People who assist consumers in signing up for exchange coverage – including navigators, certified application counselors and others – say that the people they’ve helped are roughly split 50/50 between re-enrollers and new candidates.
Sheila Freeman of Spring Creek Health Cooperative in Colquitt, which works with the Seedco navigator organization, says, “We’re staying very, very busy.”
The majority of re-enrollers are staying with the same plan,’’ said Freeman, although she added, “People like the idea they have more choices.’’
In addition, the website healthcare.gov is working much more smoothly this time around.
Dante McKay of Enroll America said Monday that during the first year of coverage, many residents of southwest Georgia found that they were in the “coverage gap.” That means they were not eligible for Medicaid, and did not make enough income to qualify for subsidies in the exchange.
That’s true across Georgia, which has not expanded Medicaid under the ACA.
Still, McKay said he hoped Year 2 of open enrollment would increase the state’s total of 316,000 ACA signups during the first year.
‘We’re booked solid’
Monica Posey, a navigator with Spring Creek, noted that for many re-enrollers, premiums have gone down, but so have their tax credits, or subsidies.

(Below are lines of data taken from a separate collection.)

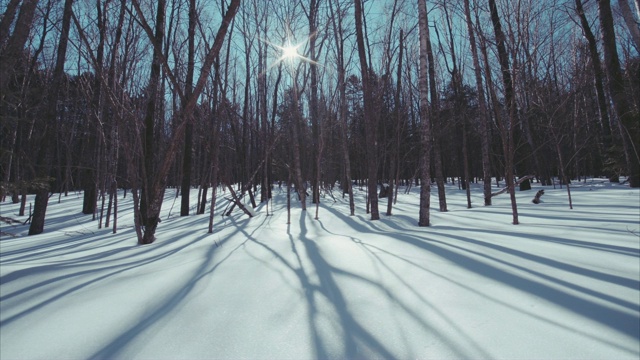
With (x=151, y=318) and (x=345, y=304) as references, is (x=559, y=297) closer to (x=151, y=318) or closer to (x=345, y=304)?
(x=345, y=304)

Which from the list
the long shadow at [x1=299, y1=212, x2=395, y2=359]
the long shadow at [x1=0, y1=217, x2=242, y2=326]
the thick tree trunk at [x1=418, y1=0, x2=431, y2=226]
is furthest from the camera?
the thick tree trunk at [x1=418, y1=0, x2=431, y2=226]

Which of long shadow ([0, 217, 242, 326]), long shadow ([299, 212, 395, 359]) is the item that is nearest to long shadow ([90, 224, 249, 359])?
long shadow ([0, 217, 242, 326])

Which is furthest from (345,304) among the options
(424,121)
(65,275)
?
(424,121)

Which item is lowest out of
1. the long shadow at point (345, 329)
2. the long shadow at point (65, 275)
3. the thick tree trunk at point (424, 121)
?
the long shadow at point (345, 329)

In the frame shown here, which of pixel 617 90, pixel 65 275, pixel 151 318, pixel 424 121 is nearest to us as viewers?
pixel 151 318

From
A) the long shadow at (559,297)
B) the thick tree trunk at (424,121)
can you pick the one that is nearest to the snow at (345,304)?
the long shadow at (559,297)

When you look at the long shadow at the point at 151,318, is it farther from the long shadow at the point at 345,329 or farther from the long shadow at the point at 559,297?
the long shadow at the point at 559,297

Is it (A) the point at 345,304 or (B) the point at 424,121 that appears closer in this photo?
(A) the point at 345,304

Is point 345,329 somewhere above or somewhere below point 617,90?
below

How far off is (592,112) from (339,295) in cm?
3077

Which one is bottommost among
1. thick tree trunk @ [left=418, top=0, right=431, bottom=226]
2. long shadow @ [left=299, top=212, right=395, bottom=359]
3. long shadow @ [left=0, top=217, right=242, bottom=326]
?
long shadow @ [left=299, top=212, right=395, bottom=359]

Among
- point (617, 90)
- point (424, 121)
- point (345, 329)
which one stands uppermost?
point (617, 90)

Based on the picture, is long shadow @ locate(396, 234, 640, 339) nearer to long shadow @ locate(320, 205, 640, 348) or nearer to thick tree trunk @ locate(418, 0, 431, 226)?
long shadow @ locate(320, 205, 640, 348)

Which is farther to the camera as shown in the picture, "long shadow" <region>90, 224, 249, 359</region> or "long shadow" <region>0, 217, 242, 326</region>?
"long shadow" <region>0, 217, 242, 326</region>
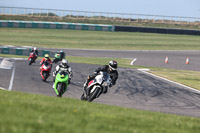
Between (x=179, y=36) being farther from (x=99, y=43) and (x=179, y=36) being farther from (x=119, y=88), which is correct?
(x=119, y=88)

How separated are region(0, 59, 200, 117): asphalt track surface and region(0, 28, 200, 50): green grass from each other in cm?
2421

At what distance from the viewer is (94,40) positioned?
182 feet

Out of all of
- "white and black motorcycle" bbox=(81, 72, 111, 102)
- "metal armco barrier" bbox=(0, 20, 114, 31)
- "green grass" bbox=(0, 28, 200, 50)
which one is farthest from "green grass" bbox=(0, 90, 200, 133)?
"metal armco barrier" bbox=(0, 20, 114, 31)

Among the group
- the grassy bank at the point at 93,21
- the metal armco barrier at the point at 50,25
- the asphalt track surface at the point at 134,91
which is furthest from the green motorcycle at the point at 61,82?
the grassy bank at the point at 93,21

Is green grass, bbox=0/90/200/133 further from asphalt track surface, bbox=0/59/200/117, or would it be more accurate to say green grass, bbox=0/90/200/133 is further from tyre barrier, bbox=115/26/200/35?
tyre barrier, bbox=115/26/200/35

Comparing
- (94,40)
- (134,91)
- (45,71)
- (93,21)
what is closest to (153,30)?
(94,40)

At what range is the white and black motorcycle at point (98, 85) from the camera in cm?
1355

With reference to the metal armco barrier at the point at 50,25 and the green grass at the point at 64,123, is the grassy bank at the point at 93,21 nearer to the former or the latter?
the metal armco barrier at the point at 50,25

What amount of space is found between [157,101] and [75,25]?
45.2 metres

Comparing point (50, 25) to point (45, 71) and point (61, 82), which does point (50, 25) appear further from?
point (61, 82)

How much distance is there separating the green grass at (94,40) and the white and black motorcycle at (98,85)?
116ft

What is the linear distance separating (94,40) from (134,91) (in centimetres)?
3566

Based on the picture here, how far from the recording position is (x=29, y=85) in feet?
65.6

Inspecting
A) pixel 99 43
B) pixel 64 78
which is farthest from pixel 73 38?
pixel 64 78
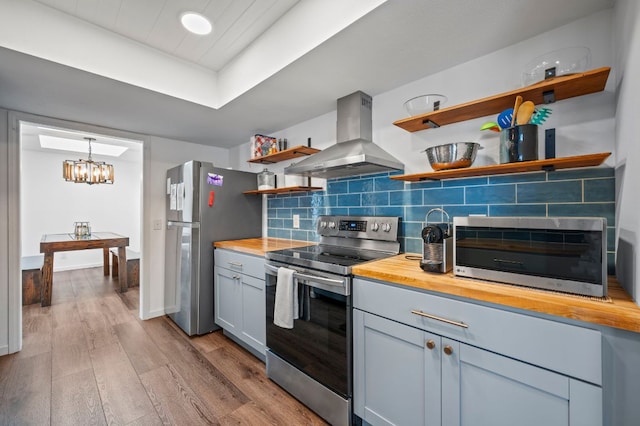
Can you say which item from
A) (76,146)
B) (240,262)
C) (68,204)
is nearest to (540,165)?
(240,262)

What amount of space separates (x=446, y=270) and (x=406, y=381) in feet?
1.77

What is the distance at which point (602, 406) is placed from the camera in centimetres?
82

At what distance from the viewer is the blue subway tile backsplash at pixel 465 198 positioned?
125 centimetres

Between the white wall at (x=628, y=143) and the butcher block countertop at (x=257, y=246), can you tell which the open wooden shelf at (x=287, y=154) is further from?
the white wall at (x=628, y=143)

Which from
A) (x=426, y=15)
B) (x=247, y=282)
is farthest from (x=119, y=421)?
(x=426, y=15)

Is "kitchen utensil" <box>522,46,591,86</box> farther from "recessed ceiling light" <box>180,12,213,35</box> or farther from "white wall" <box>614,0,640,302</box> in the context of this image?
"recessed ceiling light" <box>180,12,213,35</box>

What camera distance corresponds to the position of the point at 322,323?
62.2 inches

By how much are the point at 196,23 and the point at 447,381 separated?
228 centimetres

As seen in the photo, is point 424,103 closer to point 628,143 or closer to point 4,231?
point 628,143

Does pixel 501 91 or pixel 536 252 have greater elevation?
pixel 501 91

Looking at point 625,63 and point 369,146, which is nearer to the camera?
point 625,63

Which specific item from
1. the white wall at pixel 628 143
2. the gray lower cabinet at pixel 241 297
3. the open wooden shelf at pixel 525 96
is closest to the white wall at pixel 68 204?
the gray lower cabinet at pixel 241 297

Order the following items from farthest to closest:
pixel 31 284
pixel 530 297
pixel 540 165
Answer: pixel 31 284, pixel 540 165, pixel 530 297

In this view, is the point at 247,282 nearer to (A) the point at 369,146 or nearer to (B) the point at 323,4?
(A) the point at 369,146
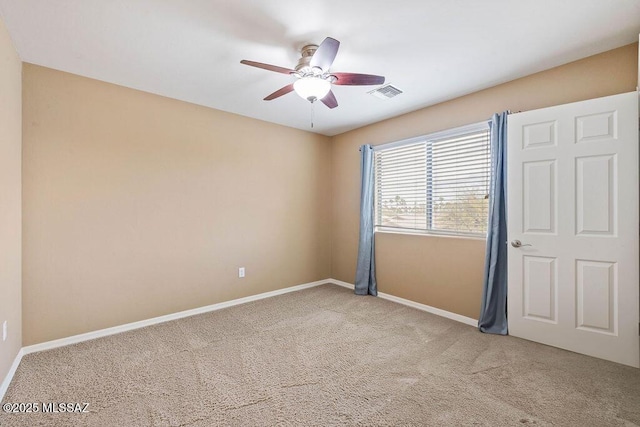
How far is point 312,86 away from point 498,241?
2.27 meters

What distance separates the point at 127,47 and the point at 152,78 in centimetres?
50

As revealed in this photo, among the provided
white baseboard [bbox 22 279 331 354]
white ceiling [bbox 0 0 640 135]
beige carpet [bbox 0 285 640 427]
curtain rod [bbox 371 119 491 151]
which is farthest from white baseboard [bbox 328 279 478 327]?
white ceiling [bbox 0 0 640 135]

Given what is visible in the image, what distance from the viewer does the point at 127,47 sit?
2.19 meters

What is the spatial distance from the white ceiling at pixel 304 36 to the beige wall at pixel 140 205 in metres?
0.41

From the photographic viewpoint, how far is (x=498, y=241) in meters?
2.78

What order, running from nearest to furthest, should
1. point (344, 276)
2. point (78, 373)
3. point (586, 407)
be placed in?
point (586, 407), point (78, 373), point (344, 276)

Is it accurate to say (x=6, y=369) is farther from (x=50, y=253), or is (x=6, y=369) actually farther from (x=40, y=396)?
(x=50, y=253)

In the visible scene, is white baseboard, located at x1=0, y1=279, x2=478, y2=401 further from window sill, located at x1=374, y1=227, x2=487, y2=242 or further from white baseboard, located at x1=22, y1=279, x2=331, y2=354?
window sill, located at x1=374, y1=227, x2=487, y2=242

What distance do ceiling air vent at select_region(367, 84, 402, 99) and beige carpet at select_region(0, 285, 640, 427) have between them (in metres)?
2.45

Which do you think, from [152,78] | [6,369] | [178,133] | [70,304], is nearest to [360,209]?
[178,133]

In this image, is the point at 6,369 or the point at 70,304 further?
the point at 70,304

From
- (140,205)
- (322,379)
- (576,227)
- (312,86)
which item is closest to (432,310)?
(576,227)

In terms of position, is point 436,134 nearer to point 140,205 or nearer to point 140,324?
point 140,205

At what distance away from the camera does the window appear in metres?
3.06
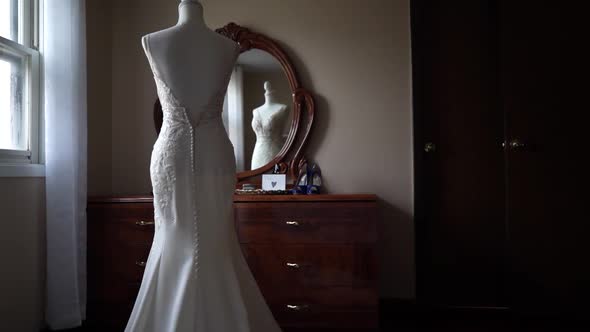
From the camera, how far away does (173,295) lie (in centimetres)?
133

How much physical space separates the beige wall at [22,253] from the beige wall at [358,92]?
517mm

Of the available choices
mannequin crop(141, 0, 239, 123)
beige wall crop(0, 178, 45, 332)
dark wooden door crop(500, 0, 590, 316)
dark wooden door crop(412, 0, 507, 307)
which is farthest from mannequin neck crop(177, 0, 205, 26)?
dark wooden door crop(500, 0, 590, 316)

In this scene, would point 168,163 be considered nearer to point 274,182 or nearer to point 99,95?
point 274,182

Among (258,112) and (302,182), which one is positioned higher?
(258,112)

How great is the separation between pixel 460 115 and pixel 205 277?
179cm

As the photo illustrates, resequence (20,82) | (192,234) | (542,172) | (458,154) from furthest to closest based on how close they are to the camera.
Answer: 1. (458,154)
2. (542,172)
3. (20,82)
4. (192,234)

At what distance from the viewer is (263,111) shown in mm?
2383

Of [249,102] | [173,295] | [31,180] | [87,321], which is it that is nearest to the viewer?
[173,295]

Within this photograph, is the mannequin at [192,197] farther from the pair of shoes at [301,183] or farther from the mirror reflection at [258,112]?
the mirror reflection at [258,112]

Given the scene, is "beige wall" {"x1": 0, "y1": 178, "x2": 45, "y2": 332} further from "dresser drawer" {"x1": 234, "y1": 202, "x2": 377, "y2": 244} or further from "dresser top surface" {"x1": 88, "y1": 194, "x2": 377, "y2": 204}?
"dresser drawer" {"x1": 234, "y1": 202, "x2": 377, "y2": 244}

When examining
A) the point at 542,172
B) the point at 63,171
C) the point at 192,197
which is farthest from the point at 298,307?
the point at 542,172

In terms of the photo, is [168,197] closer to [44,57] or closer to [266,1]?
[44,57]

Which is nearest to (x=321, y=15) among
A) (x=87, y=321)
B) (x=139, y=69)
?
(x=139, y=69)

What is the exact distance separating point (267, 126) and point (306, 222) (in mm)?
775
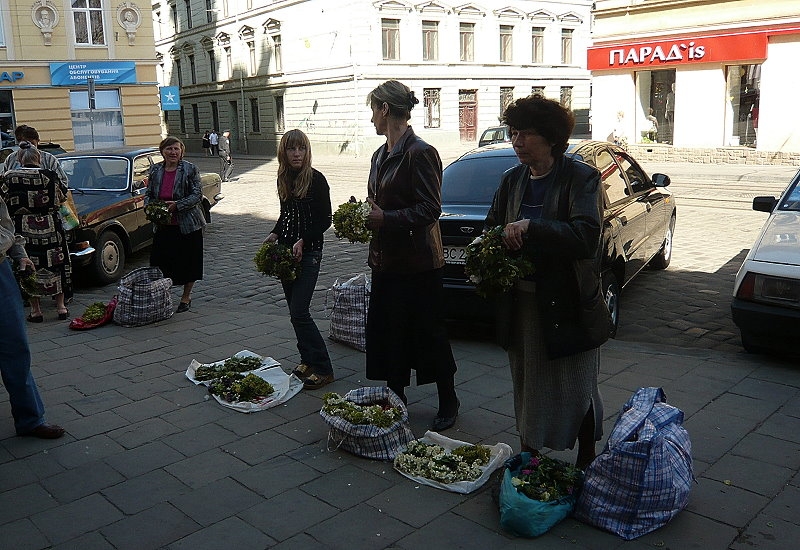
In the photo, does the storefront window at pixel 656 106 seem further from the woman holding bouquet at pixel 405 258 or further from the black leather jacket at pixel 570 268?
the black leather jacket at pixel 570 268

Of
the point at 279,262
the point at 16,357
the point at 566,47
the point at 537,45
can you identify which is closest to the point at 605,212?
the point at 279,262

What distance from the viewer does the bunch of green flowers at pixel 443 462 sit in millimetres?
4047

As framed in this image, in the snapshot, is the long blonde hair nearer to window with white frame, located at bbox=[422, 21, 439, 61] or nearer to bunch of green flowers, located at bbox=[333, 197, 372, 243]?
bunch of green flowers, located at bbox=[333, 197, 372, 243]

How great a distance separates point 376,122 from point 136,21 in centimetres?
2955

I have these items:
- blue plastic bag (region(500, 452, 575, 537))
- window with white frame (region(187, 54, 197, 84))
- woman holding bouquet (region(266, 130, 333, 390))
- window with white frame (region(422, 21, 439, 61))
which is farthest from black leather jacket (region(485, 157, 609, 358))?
window with white frame (region(187, 54, 197, 84))

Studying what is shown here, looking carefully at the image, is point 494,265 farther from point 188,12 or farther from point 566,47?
point 188,12

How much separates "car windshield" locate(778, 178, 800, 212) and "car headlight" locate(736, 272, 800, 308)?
1.55 metres

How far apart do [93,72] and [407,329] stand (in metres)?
28.9

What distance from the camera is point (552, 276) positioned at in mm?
3598

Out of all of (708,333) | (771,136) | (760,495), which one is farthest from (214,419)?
(771,136)

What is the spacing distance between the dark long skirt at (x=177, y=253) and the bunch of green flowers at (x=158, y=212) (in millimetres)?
299

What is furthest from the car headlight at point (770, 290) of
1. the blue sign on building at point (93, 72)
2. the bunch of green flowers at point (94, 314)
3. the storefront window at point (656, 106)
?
the blue sign on building at point (93, 72)

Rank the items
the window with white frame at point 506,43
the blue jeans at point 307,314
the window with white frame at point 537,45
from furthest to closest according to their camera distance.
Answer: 1. the window with white frame at point 537,45
2. the window with white frame at point 506,43
3. the blue jeans at point 307,314

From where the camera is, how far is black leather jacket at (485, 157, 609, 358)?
3492 millimetres
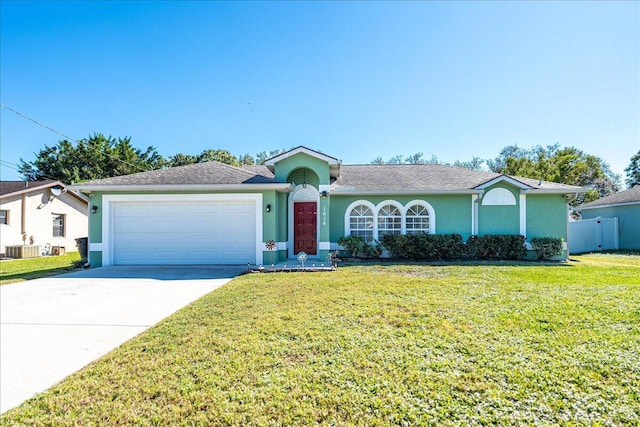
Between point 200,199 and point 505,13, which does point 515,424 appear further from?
point 505,13

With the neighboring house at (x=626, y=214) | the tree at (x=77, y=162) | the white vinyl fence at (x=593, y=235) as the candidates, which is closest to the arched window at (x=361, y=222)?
the white vinyl fence at (x=593, y=235)

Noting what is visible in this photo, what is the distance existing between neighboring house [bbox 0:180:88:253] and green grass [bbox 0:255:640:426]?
62.6 feet

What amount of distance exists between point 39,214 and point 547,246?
27.9 metres

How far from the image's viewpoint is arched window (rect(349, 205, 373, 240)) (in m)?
14.0

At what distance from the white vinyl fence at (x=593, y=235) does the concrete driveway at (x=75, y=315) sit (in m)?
19.1

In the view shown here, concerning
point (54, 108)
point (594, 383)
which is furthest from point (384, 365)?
point (54, 108)

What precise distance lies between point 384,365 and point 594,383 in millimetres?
2141

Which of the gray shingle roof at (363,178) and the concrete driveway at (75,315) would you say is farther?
the gray shingle roof at (363,178)

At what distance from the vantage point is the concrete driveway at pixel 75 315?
152 inches

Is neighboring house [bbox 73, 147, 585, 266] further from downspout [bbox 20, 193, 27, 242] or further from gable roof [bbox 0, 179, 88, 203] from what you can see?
downspout [bbox 20, 193, 27, 242]

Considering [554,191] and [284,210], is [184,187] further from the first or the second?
[554,191]

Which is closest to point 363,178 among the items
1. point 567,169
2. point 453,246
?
point 453,246

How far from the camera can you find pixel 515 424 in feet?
8.59

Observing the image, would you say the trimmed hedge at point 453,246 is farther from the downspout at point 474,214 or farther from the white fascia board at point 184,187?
the white fascia board at point 184,187
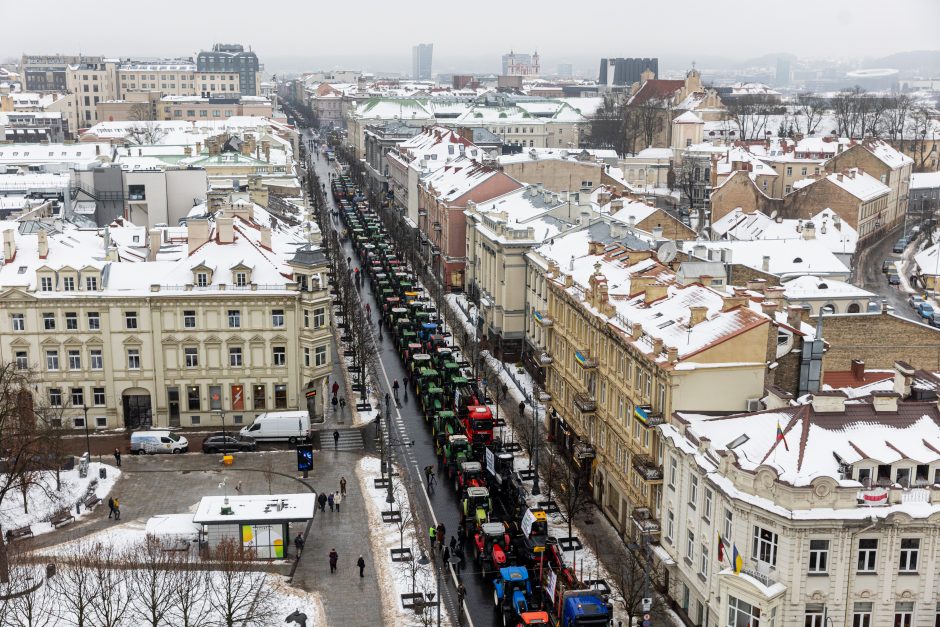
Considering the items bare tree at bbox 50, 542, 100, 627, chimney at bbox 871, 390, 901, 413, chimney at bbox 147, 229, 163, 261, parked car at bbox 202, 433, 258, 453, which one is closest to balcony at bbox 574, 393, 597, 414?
chimney at bbox 871, 390, 901, 413

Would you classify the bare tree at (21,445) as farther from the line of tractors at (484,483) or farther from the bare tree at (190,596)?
the line of tractors at (484,483)

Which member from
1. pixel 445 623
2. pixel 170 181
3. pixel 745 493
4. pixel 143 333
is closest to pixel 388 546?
pixel 445 623

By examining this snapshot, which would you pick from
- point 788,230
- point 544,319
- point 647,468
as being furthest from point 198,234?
point 788,230

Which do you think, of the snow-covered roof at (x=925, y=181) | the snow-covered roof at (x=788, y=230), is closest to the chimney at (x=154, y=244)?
the snow-covered roof at (x=788, y=230)

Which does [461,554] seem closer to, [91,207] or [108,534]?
[108,534]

There’s consumer interest in the higher tax penalty for those who don’t obtain insurance, Posey said. That penalty will rise to $325 per adult or 2 percent of income, whichever is greater, if a consumer remains uninsured in 2015.
Demand for getting signup assistance is high, she said. “We’re booked solid,’’ Posey said late last week. “They want coverage Jan. 1.”
Russ Childers, a longtime insurance agent in Americus, said, “Last year there were a lot of folks that were nervous, uninformed, worried about the coverage, etc. This year those folks are enrolling.”
April Bush, an application counselor in Blakely, also said many uninsured people are showing more interest this time. “A lot of it is word of mouth, people talking to people who had coverage last year. People realize they need to sign up.”
There are still people who have heard bad things about the ACA, also known as Obamacare, Bush said.
“I just say, ‘It helps everyone have access to coverage.’ ”
Open enrollment is a confusing time for many consumers, whether they’re signing up for employer coverage, Medicare or the ACA exchanges.
Monday’s deadline for the ACA is for people who want coverage Jan. 1. People still have till Feb. 15 to sign up for a health plan and avoid the tax penalty.
Don’t hesitate to seek help if you need it.
You can consult a local insurance broker or agent. Go to http://www.nahu.org/consumer/
Another place to go is healthcare.gov, which has a list of navigators or insurance counselors who can offer free help, as well as health clinics that can assist you. This help is free.
Seedco is supplying navigators for Georgia, and consumers and small business owners can call 1-855-899-6092 for assistance. Community Health Works is also providing navigators.
Or you can call the federal consumer assistance center at 800-318-2596.